I am a final-year Ph.D. Candidate in the Department of Computer Science at University of California, Los Angeles. I have been fortunate to be advised by Prof. Quanquan Gu. Previously I obtained my B.E. form Department of Automation, Tsinghua University and M.Sc. during my Ph.D. career.
My research interests are the optimization and machine learning, especially the Reinforcement Learning. I’m interested in discovering the theory of Reinforcement Learning and designing the provably data-efficient algorithm with the application towards real-world problem. Also, I’m quite interested in AI4science, especially using machine learning to understand the fundamental science (quantum mechanics or chemistry) problems. You can findmy latest CV here
I’m on the academia job market for year 2024 now. Feel free to reach out to me if you are interested in my research / projects!
Latest Update @ 2023-06
- [2023-06] It is my great fortune to have been awarded the UCLA Dissertation Year Fellowship!

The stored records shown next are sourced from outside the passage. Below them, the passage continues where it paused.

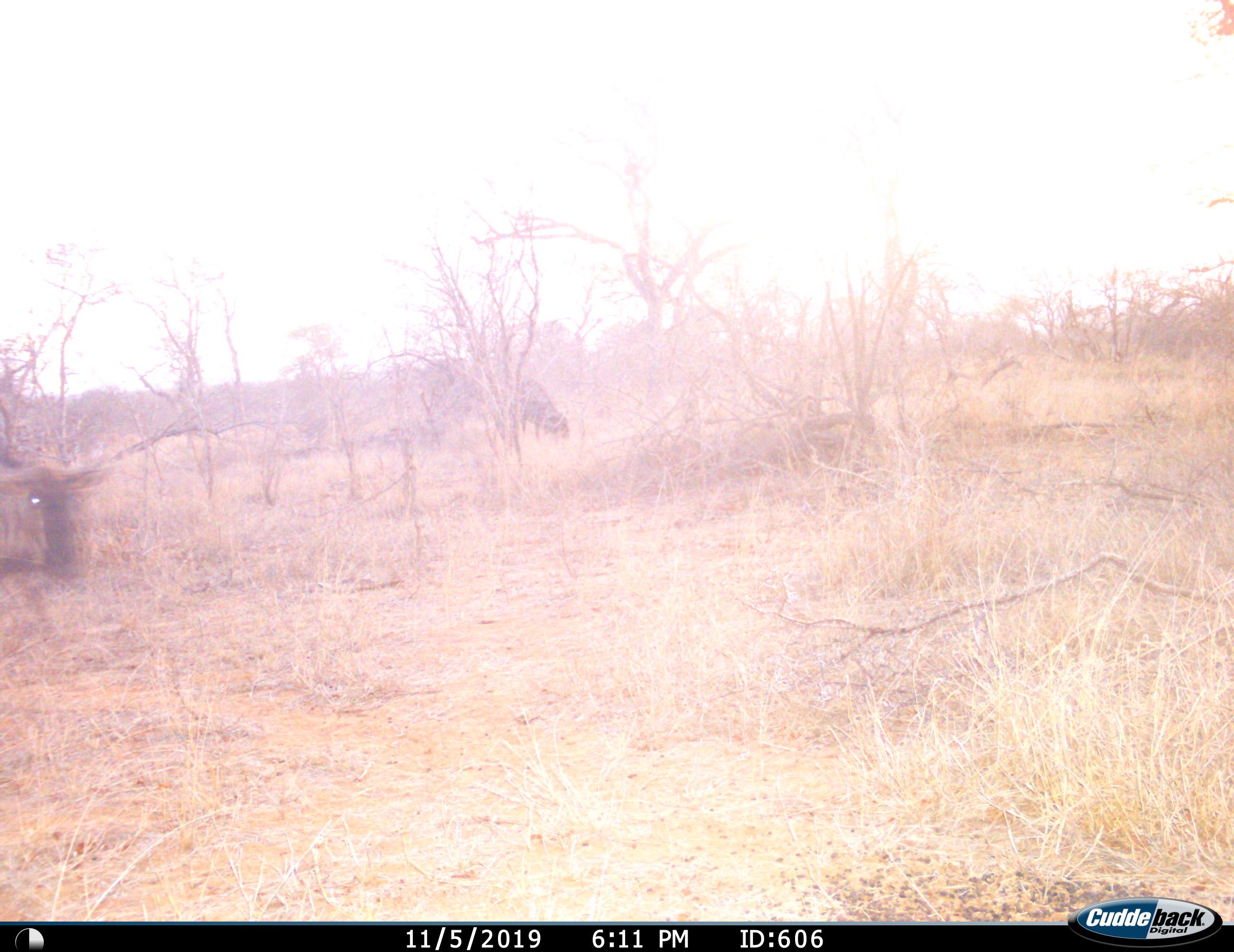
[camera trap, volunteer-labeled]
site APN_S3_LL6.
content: unidentified animal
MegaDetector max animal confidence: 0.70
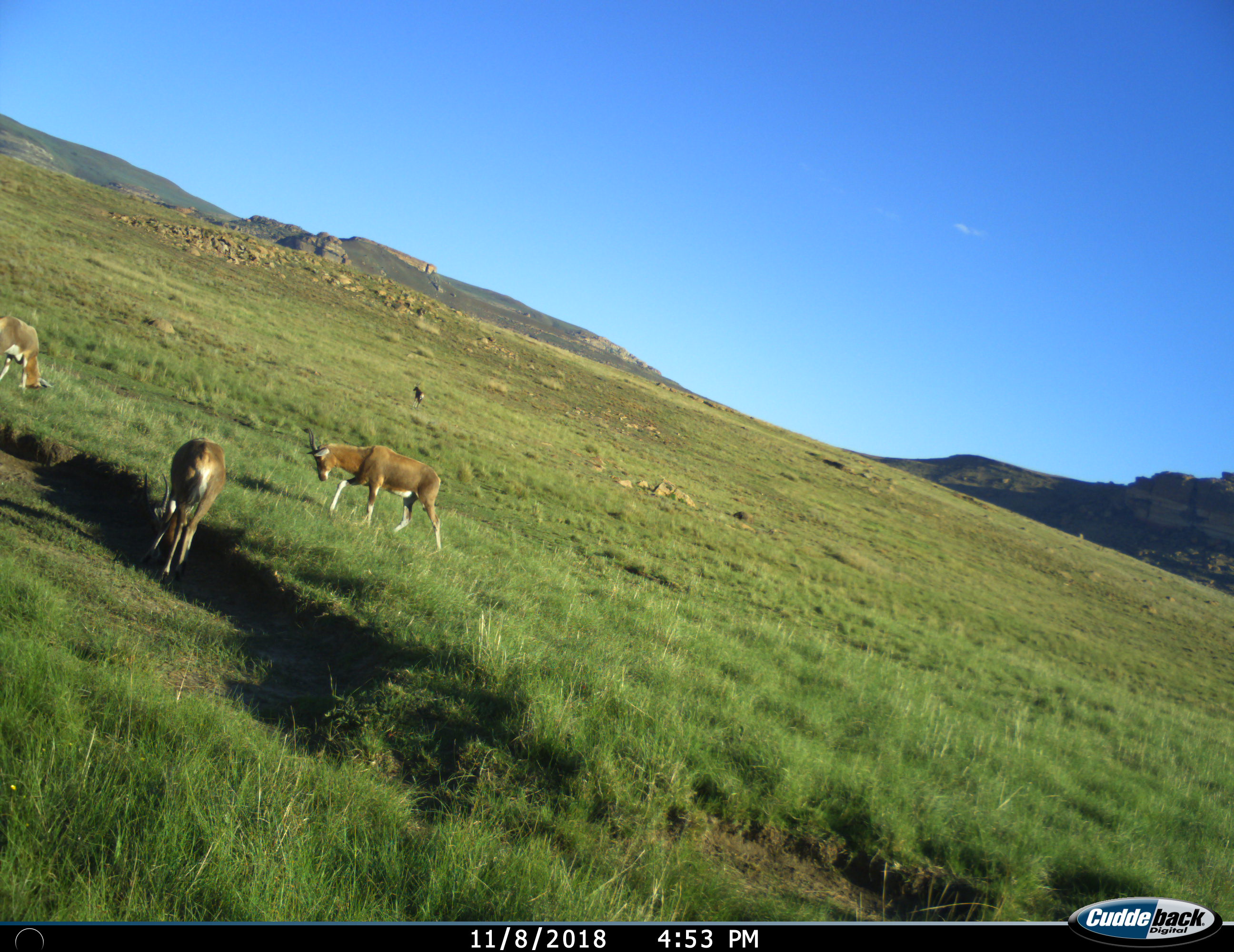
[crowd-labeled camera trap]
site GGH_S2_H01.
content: unidentified animal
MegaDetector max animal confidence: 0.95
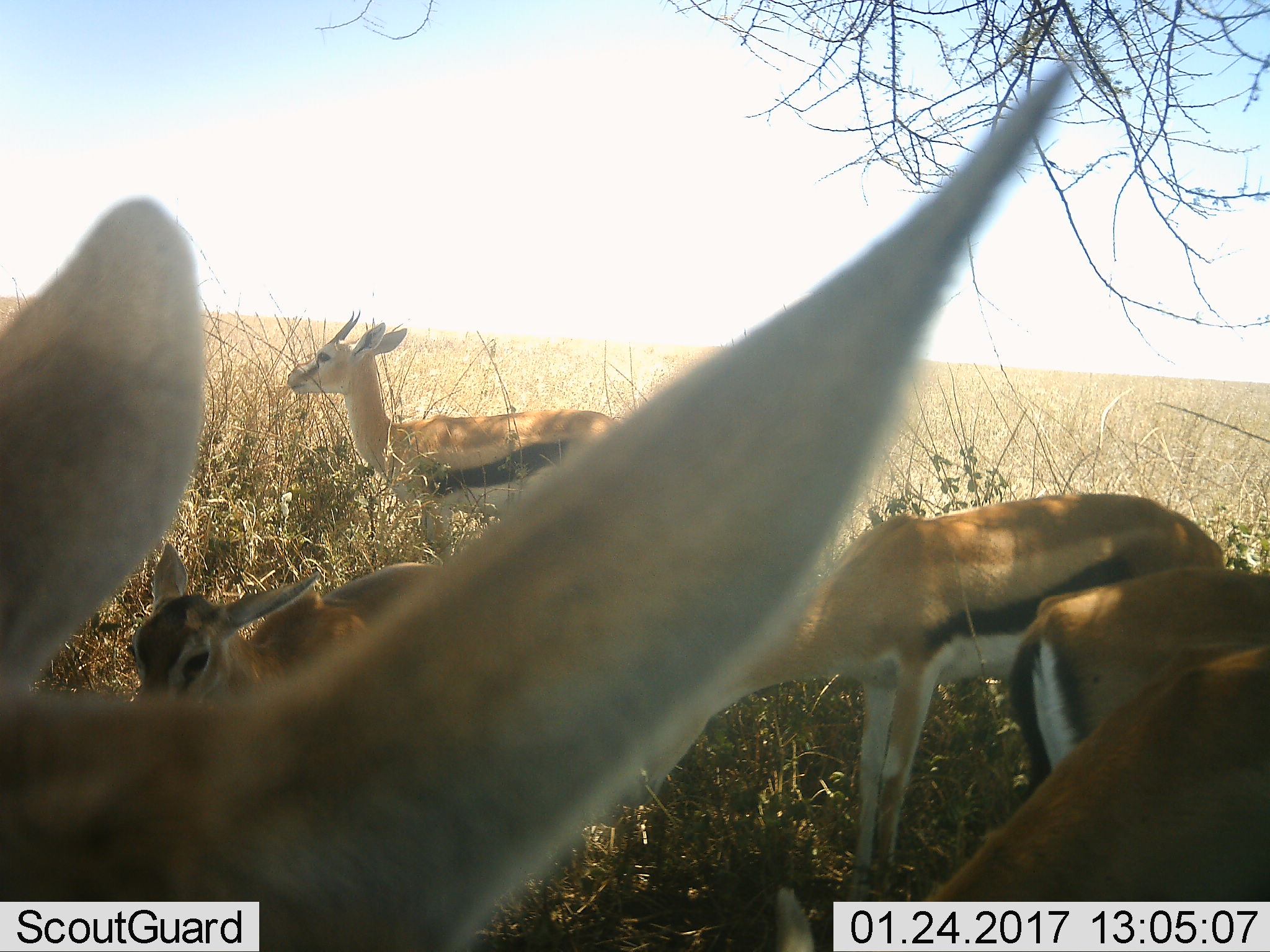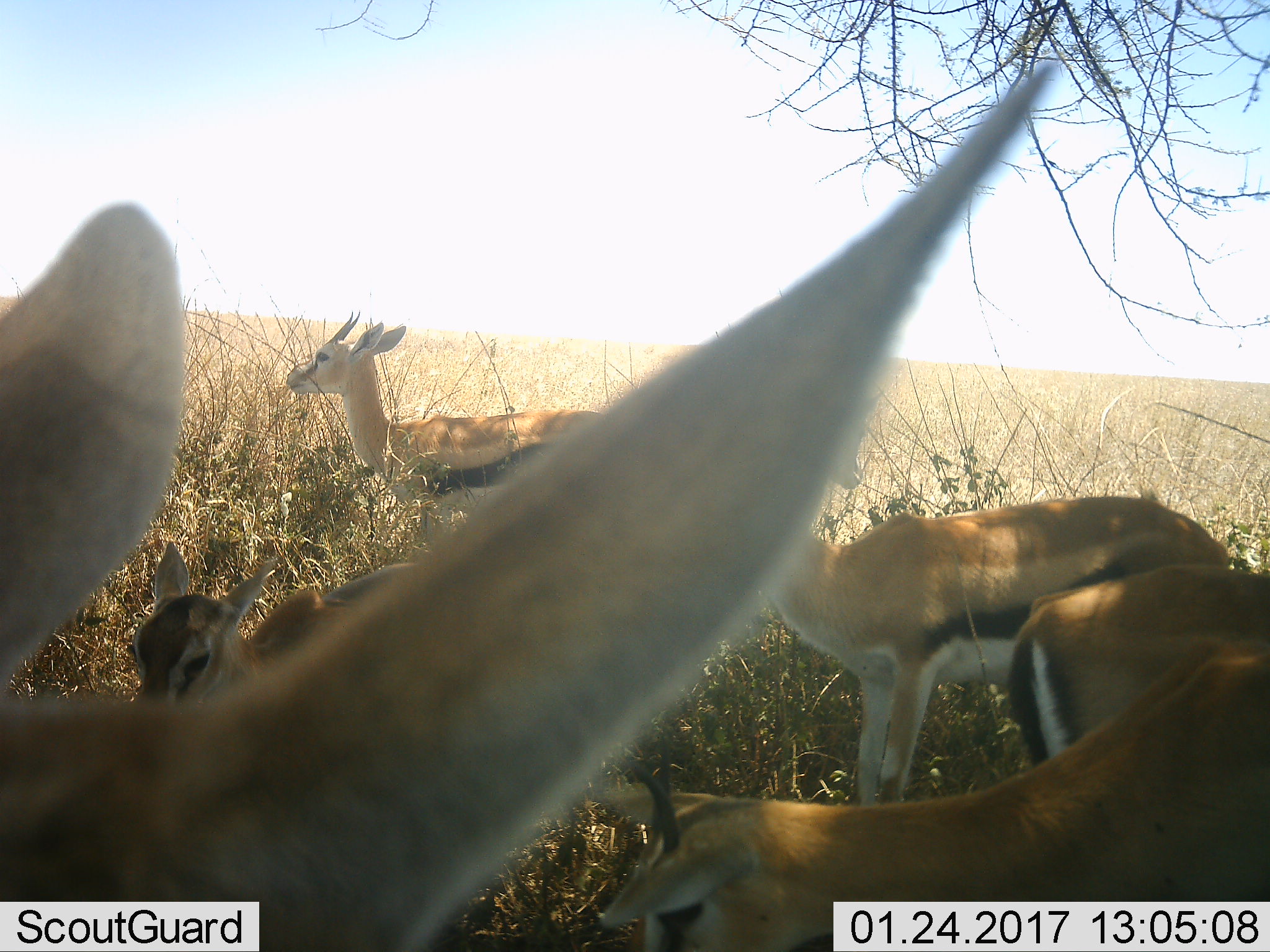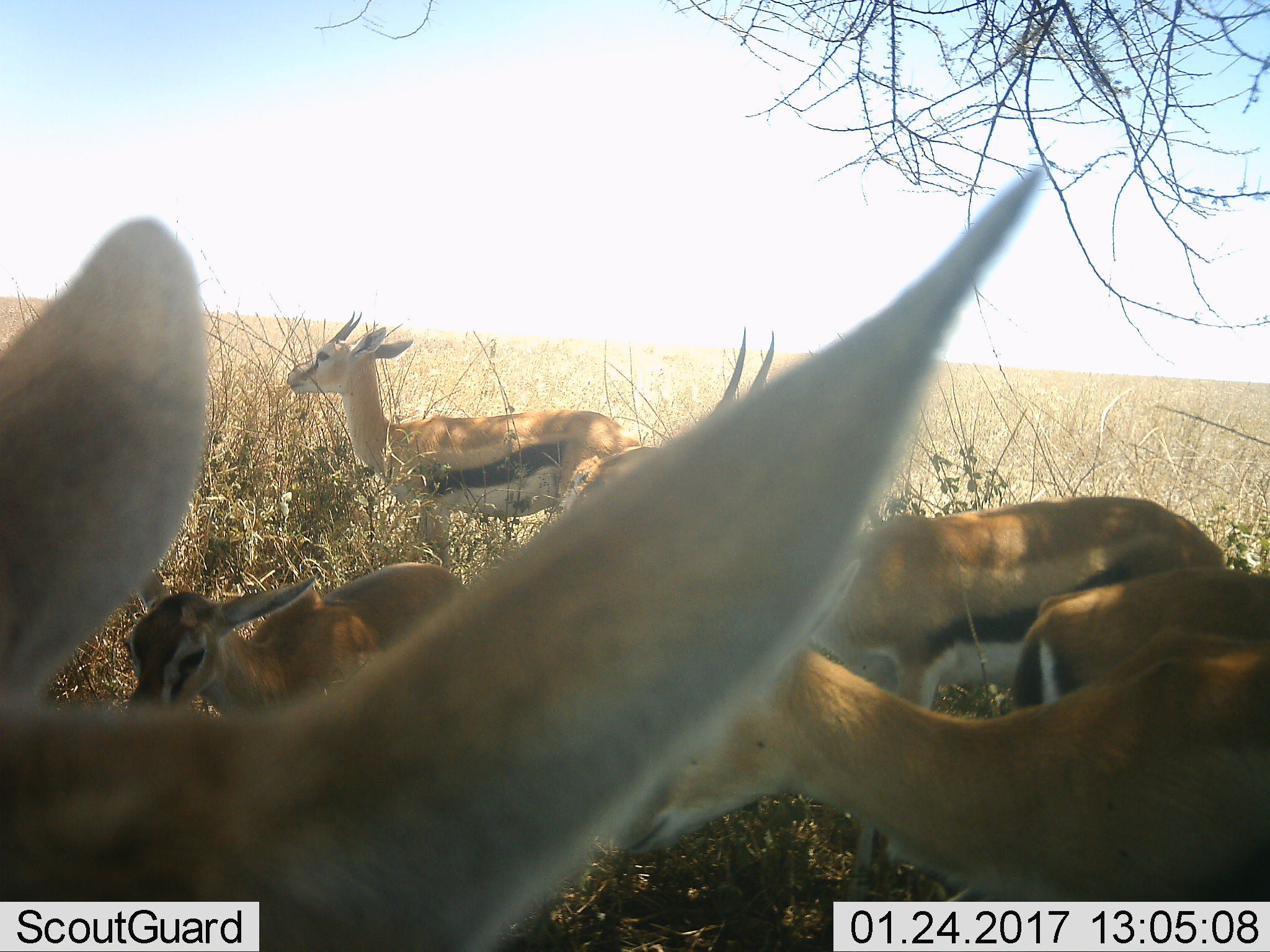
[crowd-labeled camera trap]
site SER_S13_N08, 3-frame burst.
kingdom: Animalia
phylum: Chordata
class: Mammalia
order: Artiodactyla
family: Bovidae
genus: Eudorcas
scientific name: Eudorcas thomsonii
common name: thomson's gazelle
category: gazellethomsons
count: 6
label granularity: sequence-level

- [2023-06] I’m delighted to be returning to Nvidia as an intern and have the opportunity to work with Dr. Xiaoyun Wang and Dr. Joe Eaton, Dr. Weili Nie and Dr. Bradley Rees again this summer!
- [2022-09] It’s my great pleasure to work as a summer intern at Nvidia with Dr. Xiaoyun Wang and Dr. Bradley Rees. I’m also fortunate to receiving the guidance with the guidance from Dr. Joe Eaton during my summer internship.
- [2022-04] I’ve passed my Oral Qualification Exam and advanced to candidate. You can find my oral slides here. Thanks a lot for the suggestions and guidance of my Ph.D. committee members!
- [2021-12] I am really excited to be awarded the Amazon science hub fellowship and be known as an Amazon Fellow.
- [2020-06] Our project Combating COVID-19 has been adopted in the COVID-19 Forecasts by Centers for Disease Control and Prevention (CDC), California COVID Assessment Tool (CalCat) by California Department of Public Health (CDPH), and the COVID-19 Forecast Hub by the Reich Lab of the University of Massachusetts Amherst.